F5 Report 2026: AI inferencing has arrived, complicating an already complex IT landscape

F5 Research | May 05, 2026

AI inference has crossed from experiment to production. According to the F5 2026 State of Application Strategy Report, 78% of enterprises now run AI inference in-house, and the average organization has seven AI models in production or active evaluation. The age of speculative AI investment is over.

The age of operational AI is here, and it is about to break what has worked reliably for a decade.

AI inference is now the dominant AI activity for companies

The same report shows that for 77% of organizations, inference, not model training or tuning, is the dominant AI activity. That number reflects an underappreciated shift in where AI value actually lives.

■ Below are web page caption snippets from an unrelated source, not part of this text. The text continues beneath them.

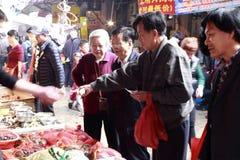 顾客购买食物 免版税库存图片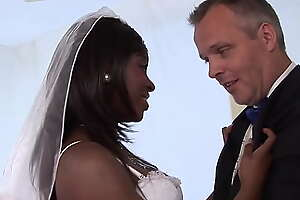 Best men fucking his friends ebony bride in the ass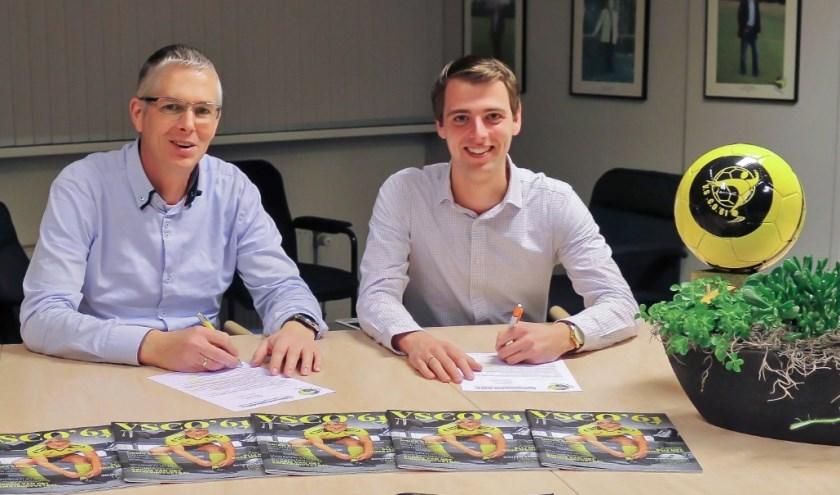 Bert Spronk (l.) en Sjoerd Kwakkel ondertekenen de nieuwe subsponsorovereenkomst.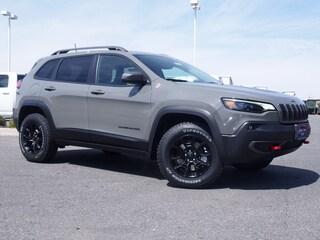 New 2019 Jeep Cherokee TRAILHAWK 4X4 Sport Utility for sale in Lynchburg, VA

Training is the headline. Inference is the bill. Inference is where a model takes real input from a real customer and produces output that real systems then act on. It is where ROI gets booked, where errors get noticed, and where every choice about latency, accuracy, and cost compounds against revenue. The organizations seeing measurable returns from AI today are not the ones with the most models. They are the ones operating their inference well.

The age of operational AI is here, and it is about to break what has worked reliably for a decade.


That is also why this finding from the report matters: 88% of organizations report architectural, organizational, or security challenges operationalizing AI insights into day-to-day workflows and decision-making. The benefits of inference are real. So is the operating cost of getting it wrong.

AI Inference is quickly becoming a distributed system

It also matters that these organizations are not running one model. They are running an average of seven, and the reasons mirror the rationale for hybrid multicloud. Cost arbitrage between providers. Availability across regions. Sovereignty and regulatory boundaries. The simple fact is that no single model is best at every task. A reasoning model for hard analysis. A small model for high-volume classification. A domain-tuned model for the regulated workflow. A cheaper model for the long tail.

Multi-model is not a transitional architecture. It is the steady state, because the business and technical pressures that produced it are not going away.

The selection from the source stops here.